EXERCISE DIRECTIONS: Note each line of the entries that includes "scientific". Then copy those lines.

====== DATA SUPPLIED ======

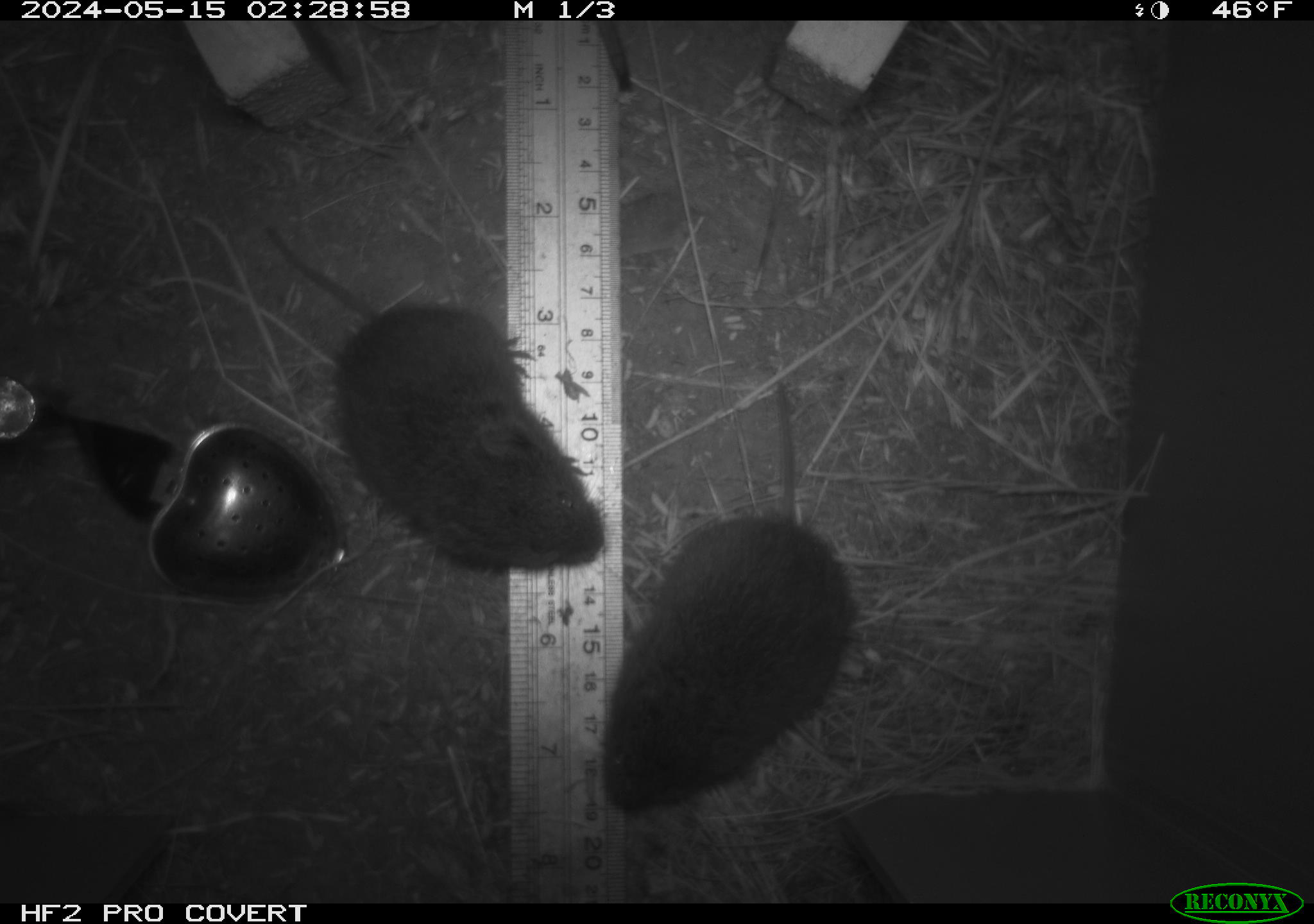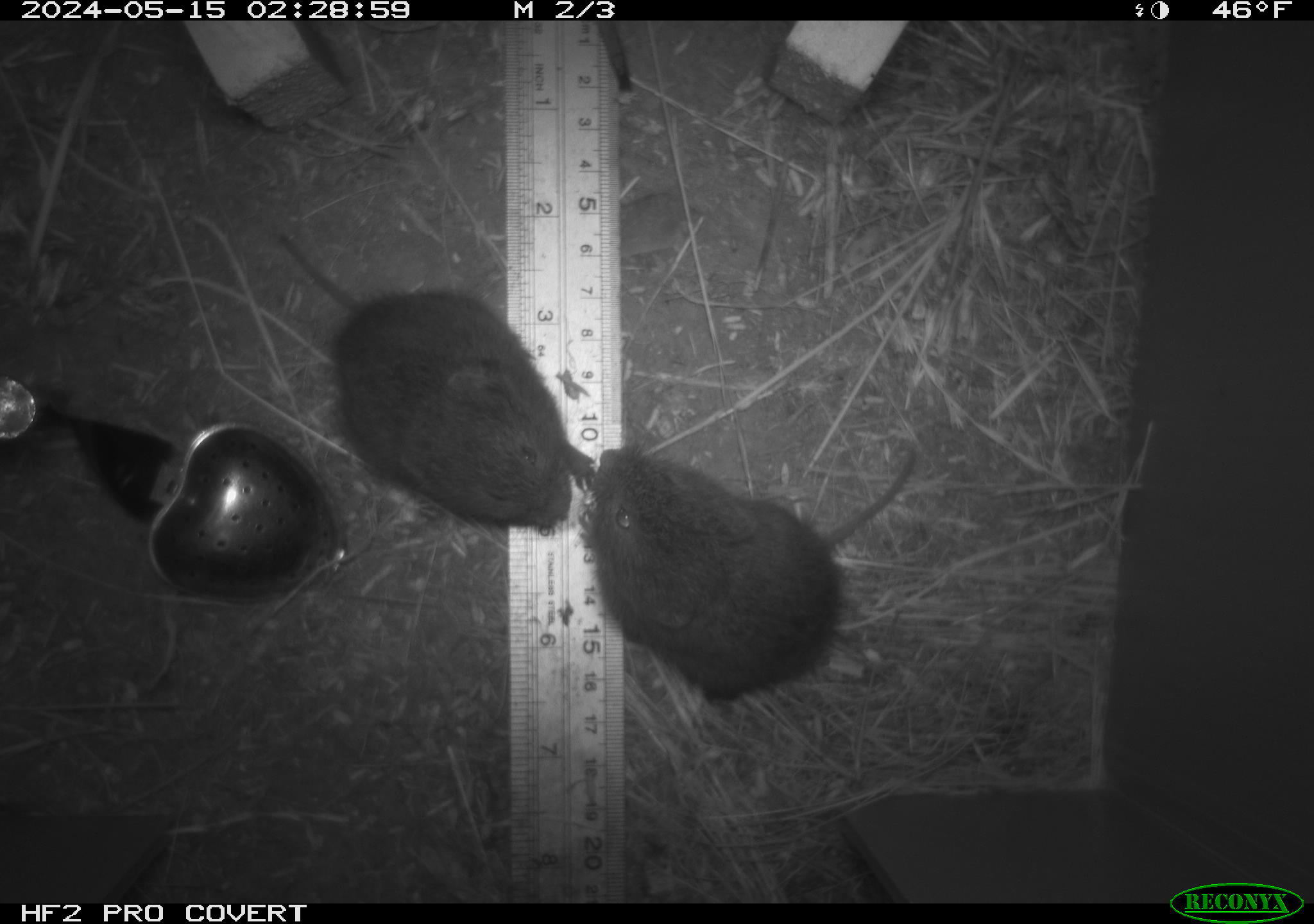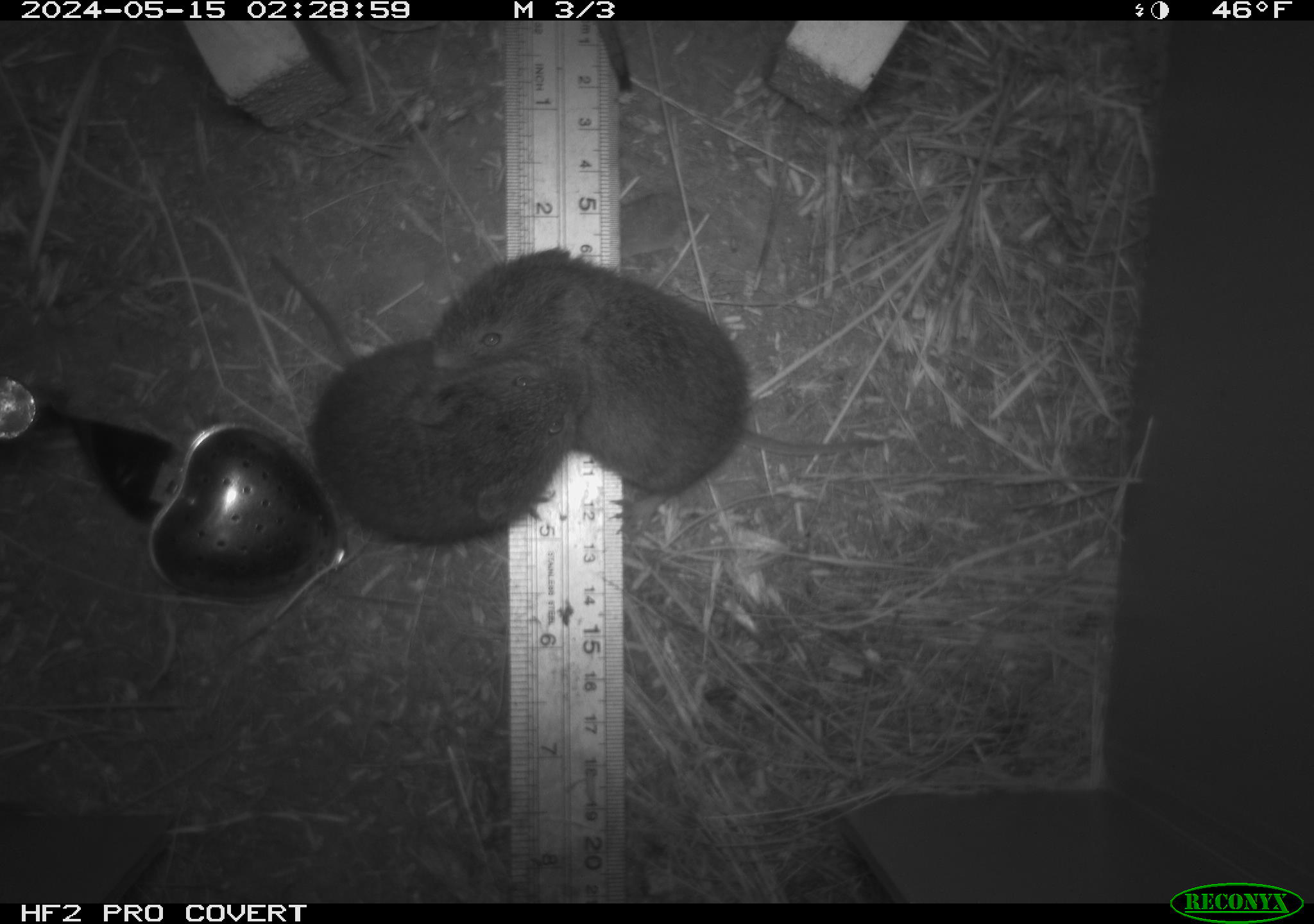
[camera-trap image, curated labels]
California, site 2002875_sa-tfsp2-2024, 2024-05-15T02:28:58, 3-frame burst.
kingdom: Animalia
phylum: Chordata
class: Mammalia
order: Rodentia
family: Cricetidae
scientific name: Arvicolinae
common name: voles, lemmings, and muskrats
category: arvicolinae subfamily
Arvicolinae subfamily (voles, lemmings, and muskrats) (Arvicolinae).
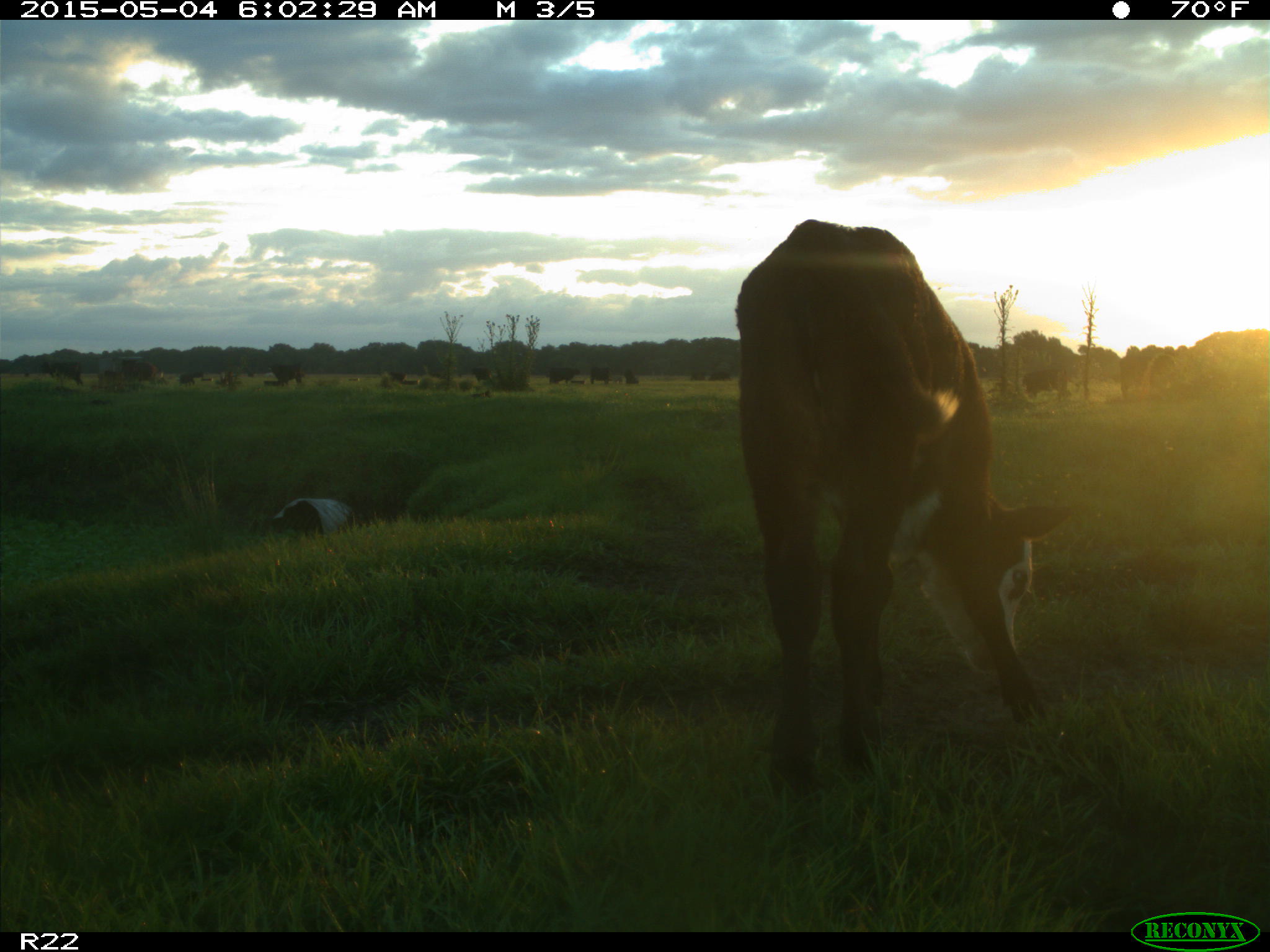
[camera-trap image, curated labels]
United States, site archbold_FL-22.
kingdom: Animalia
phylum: Chordata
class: Mammalia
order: Artiodactyla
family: Bovidae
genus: Bos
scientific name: Bos taurus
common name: domestic cow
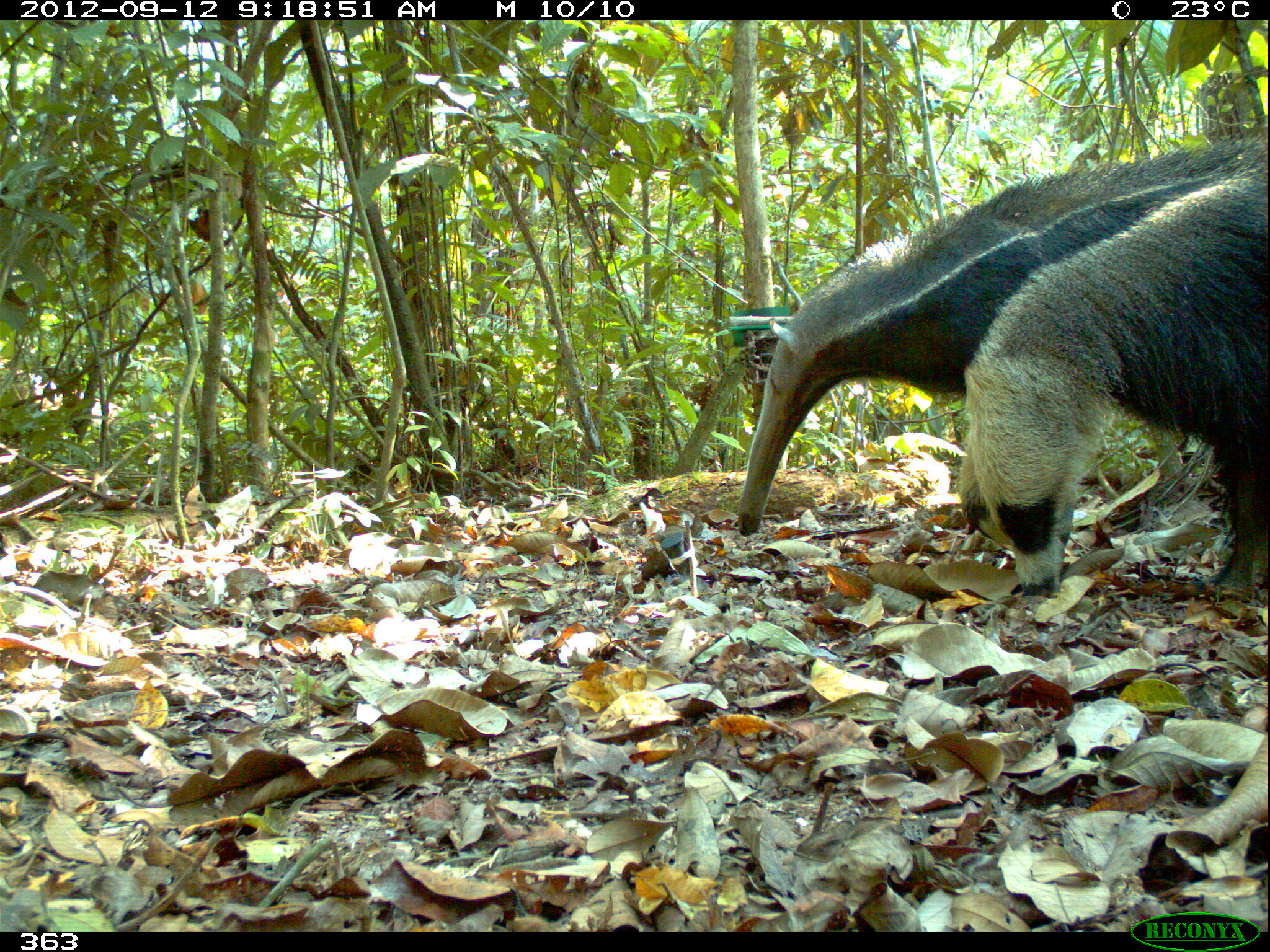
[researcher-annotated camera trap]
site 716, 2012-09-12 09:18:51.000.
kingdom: Animalia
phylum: Chordata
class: Mammalia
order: Pilosa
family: Myrmecophagidae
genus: Myrmecophaga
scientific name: Myrmecophaga tridactyla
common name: giant anteater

======

TASK ANSWER:
scientific name: Arvicolinae
scientific name: Bos taurus
scientific name: Myrmecophaga tridactyla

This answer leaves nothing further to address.